High quality industrial relations are a key element in managing economic change and reducing its costs, helping workers and companies adapt to change while protecting them from transitory shocks.
The Industrial Relations Report shows that collective bargaining retains an important role in Europe, despite a moderate decline in trade union membership (from 27.4% in 2000 to 25.6% in 2005). In 2006, almost two-thirds of European workers were covered by a collective agreement. Membership of employers' organisations – which largely determines collective bargaining coverage – appears to be stable. However, there are marked differences between the Member States. Membership of trade unions ranges from 8%-80% and membership of employers' organisations from 20%-100%. While bargaining coverage is 68% in the EU-15 Member States, it is 43% in those countries that joined the EU since 2004.

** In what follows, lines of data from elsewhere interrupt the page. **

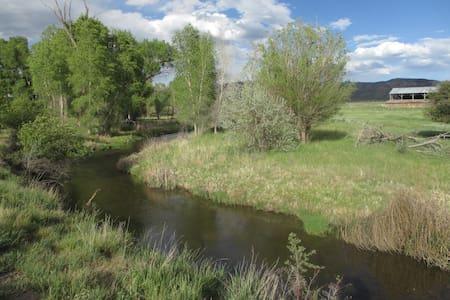 Mancos River Runs Through It! - Mancos - Apartemen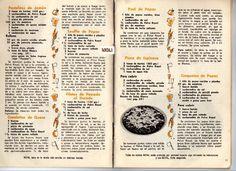 Recetario Royal Royal Recipe, Disney Food, Beautiful Words, About Me Blog, Journal, Album, Cooking, Cupcakes, Tortillas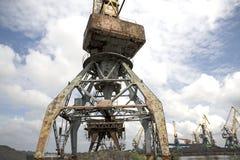 Gru del porto Fotografia Stock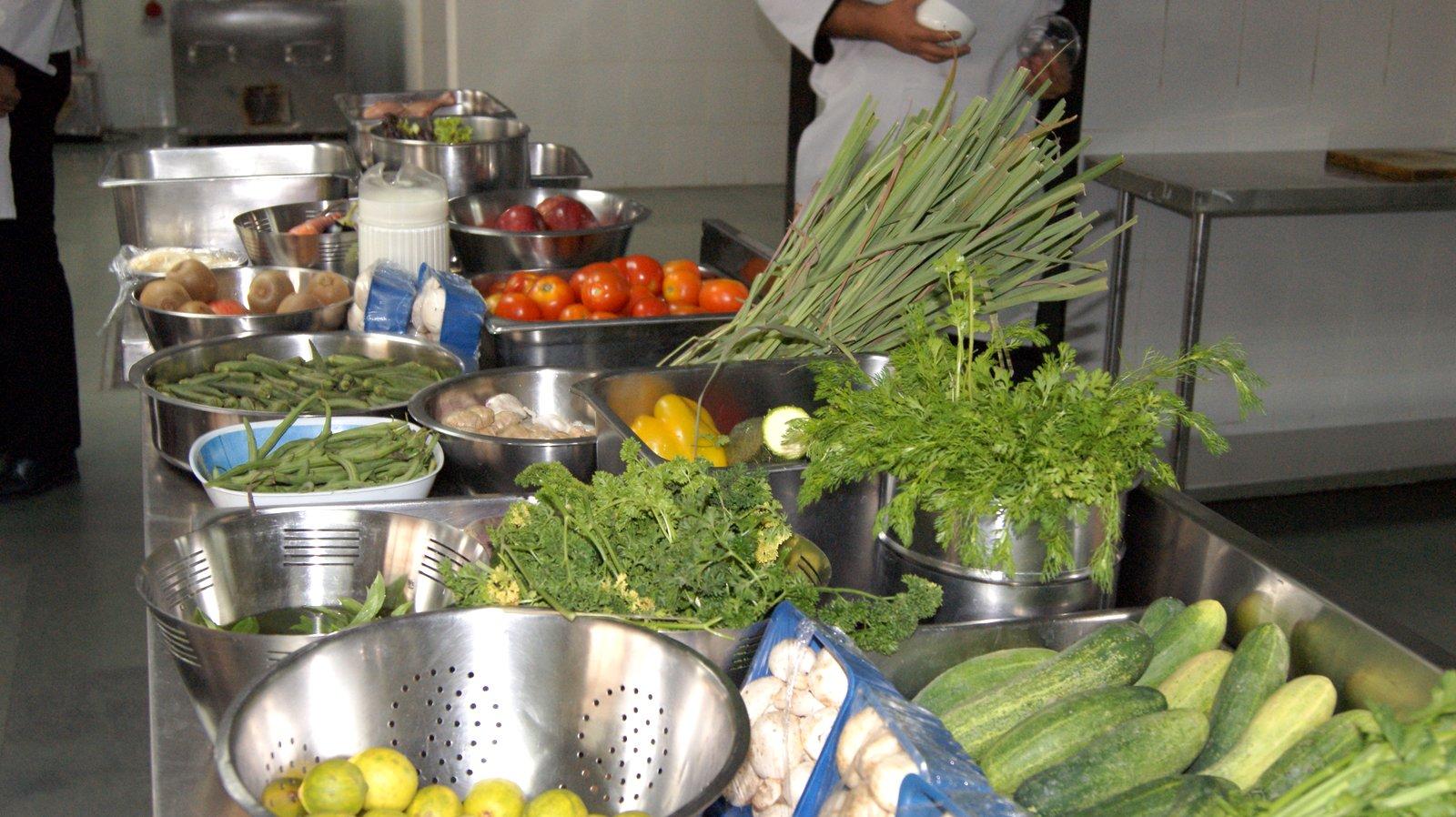 Vedatya Rising Star Chef 11 April 2017 (175).JPG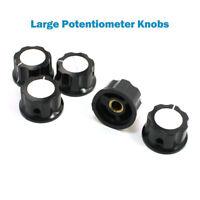 Drehknopf 6mm Potentiometer Plastik Poti knopf Regler Drehknöpfe Einstellknopf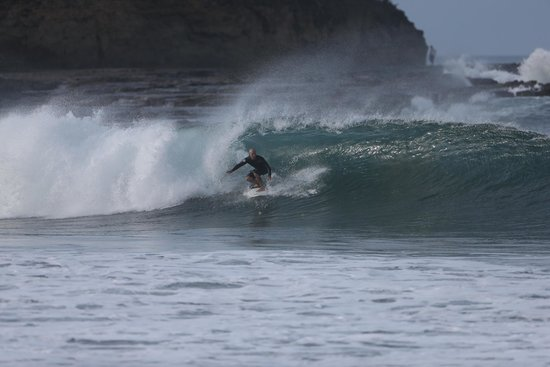 Rancho Santana: Me surfing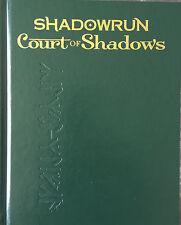 Limited Edition Shadowrun 5th Ed Court of Shadows HC Catalyst Ltd - New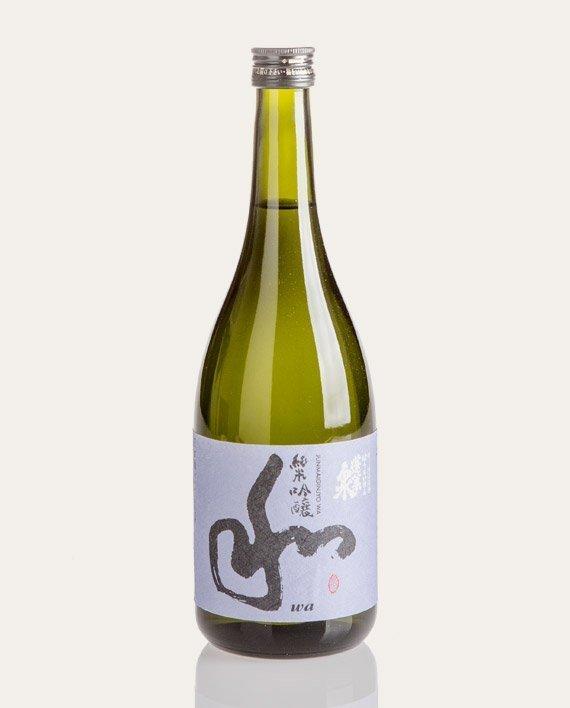 Firenze Sake product - wa jukusei nama sake 720ml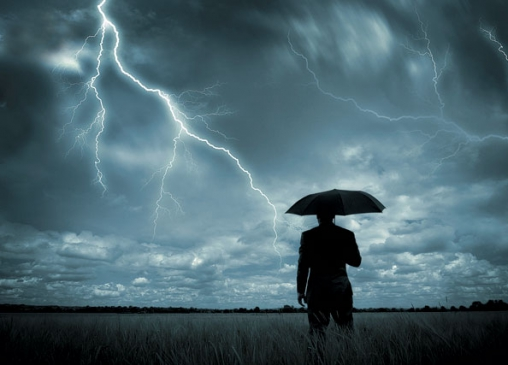 Man-In-A-Storm1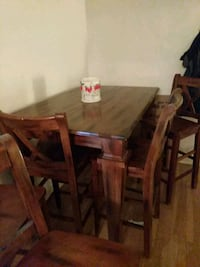 High top table, insert and 8 chairs Albuquerque, 87106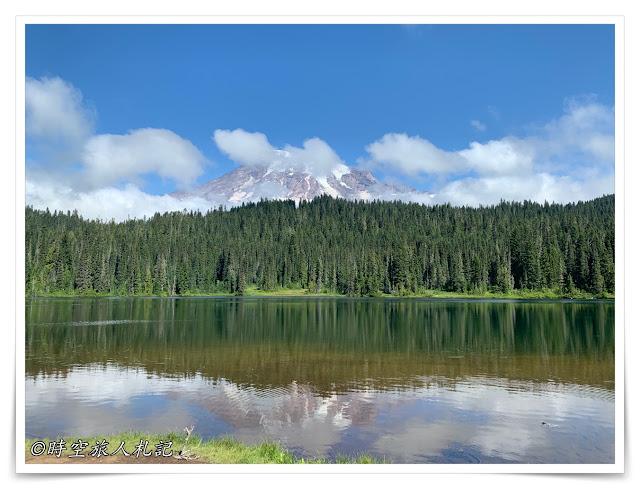 Mt Rainier Ohanapecosh area mirror lake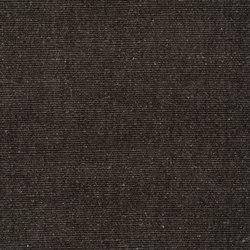 Signature Ashdown Manor Fabrics | Buckland Weave - 2240/07 | Curtain fabrics | Designers Guild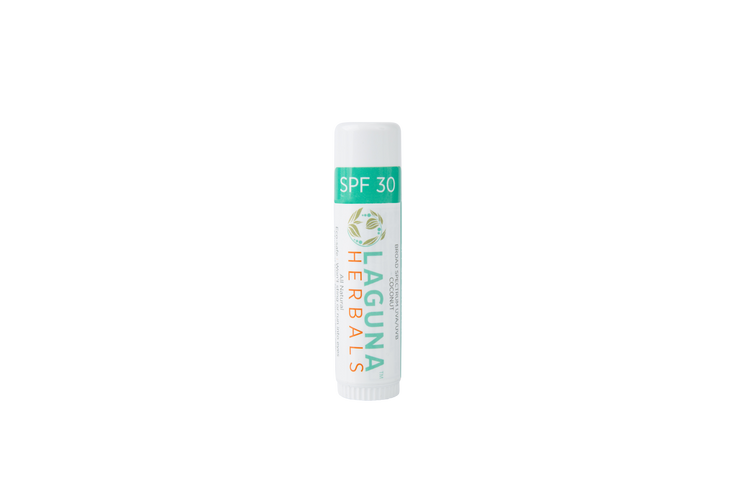 Sunscreen Mini- Stick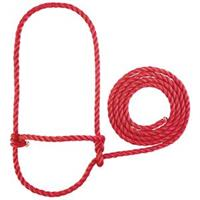 HLTR POLY ROPE CALF RED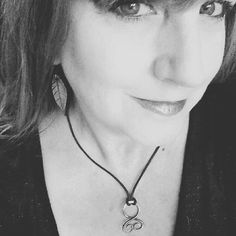 Beautiful shot from a customer who posted in the wicked Griffin Facebook group  She's wearing her troll cross and leaf earrings. - thewickedgriffin.com
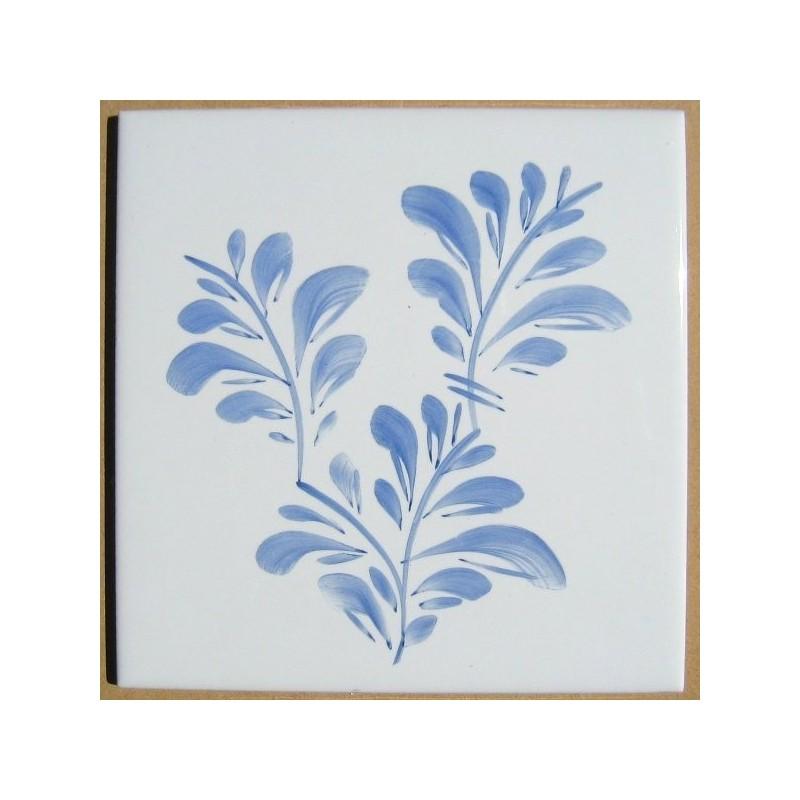 Sommerfugl - blade - dekoration på enkeltflise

Wage bargaining seems to have had an impact on the gender pay gap, wage inequality and in-work poverty. The empirical evidence suggests that, with all other variables constant, where trade union membership is 10% higher, wage inequality is around 2% lower. An increase in collective bargaining coverage of 10% is associated with a reduction in in-work poverty of 0.5%.
Minimum wages are an increasingly important component of wage setting in the EU. Statutory minimum wages now exist in 20 Member States. Only in Member States where strong employers' organisations and trade unions negotiate for a large number of firms and workers in a coordinated way is the lowest wage floor set by collective agreement rather than statutory minimum wages.
The Commission considers that social partner organisations themselves need to be strong and must build a relationship based on trust. That is why the EU has substantially increased the support to social partners through the European Social Fund, in particular in the Member States that have joined the EU since 2004.
At European level, the report highlights that social partners throughout Europe have not only demonstrated that their European federations can negotiate autonomous framework agreements at EU-level but that they can also put them into practice. The European social partners agreed in 2006 on minimum rules for dealing with violence and harassment at work. They have also presented the results of how previous agreements on telework and work-related stress were implemented. EU-wide social dialogue at sectoral level has been extended to contract catering and professional football.